Stava davanti a un recinto di vetro e guardava la gorilla. Possente, calma, dallo sguardo attento. L’uomo sapeva bene che le gorilla possiedono una forza fisica incredibile e possono, senza particolare sforzo, sollevare più di 100 chilogrammi. Per questo gli venne in mente di organizzare una «sfida».
Il piano era semplice. Prima avrebbe sollevato lui il bilanciere, avrebbe mostrato come si fa, avrebbe lanciato la sfida alla gorilla — e poi l’animale avrebbe imitato il gesto. Bel video, reazioni del pubblico, milioni di visualizzazioni. L’uomo era certo che la gorilla avrebbe giocato.
Sollevò il bilanciere, contrasse i muscoli e lo alzò con stile. La gente sussurrava, alcuni tiravano fuori il telefono. Le telecamere stavano già riprendendo. L’atleta guardò la gorilla, come a dire: «Il tuo turno».

La gorilla si avvicinò. Pian piano. Con calma. Tutti rimasero immobili. Sembrava che stesse per afferrare il bilanciere.
Ma invece accadde qualcosa di inaspettato.
La gorilla non sollevò neppure il peso. Guardò appena il bilanciere, lo spinse con noncuranza di lato come se fosse un giocattolo vuoto, si voltò e tornò lentamente al suo rifugio.
Per qualche secondo calò il silenzio. Poi la gente scoppiò a ridere.

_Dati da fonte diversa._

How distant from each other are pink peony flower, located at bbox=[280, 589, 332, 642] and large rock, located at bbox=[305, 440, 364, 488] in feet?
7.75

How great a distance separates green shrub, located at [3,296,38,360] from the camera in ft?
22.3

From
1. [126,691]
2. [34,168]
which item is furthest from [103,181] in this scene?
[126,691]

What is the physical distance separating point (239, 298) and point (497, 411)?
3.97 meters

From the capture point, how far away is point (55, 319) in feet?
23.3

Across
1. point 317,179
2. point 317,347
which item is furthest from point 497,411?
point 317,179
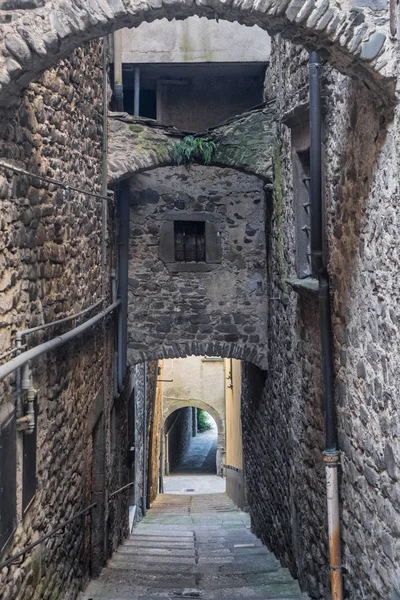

In quel momento l’uomo capì l’essenziale. La gorilla non ha bisogno di dimostrare nulla a nessuno. Non partecipa a stupidi scherzi. Non gareggia per i like. Sa già quanto è forte.

E lui… rimase là, con il bilanciere e la camera in mano, rendendosi conto all’improvviso che in quella «sfida» il più sensato non era l’essere umano.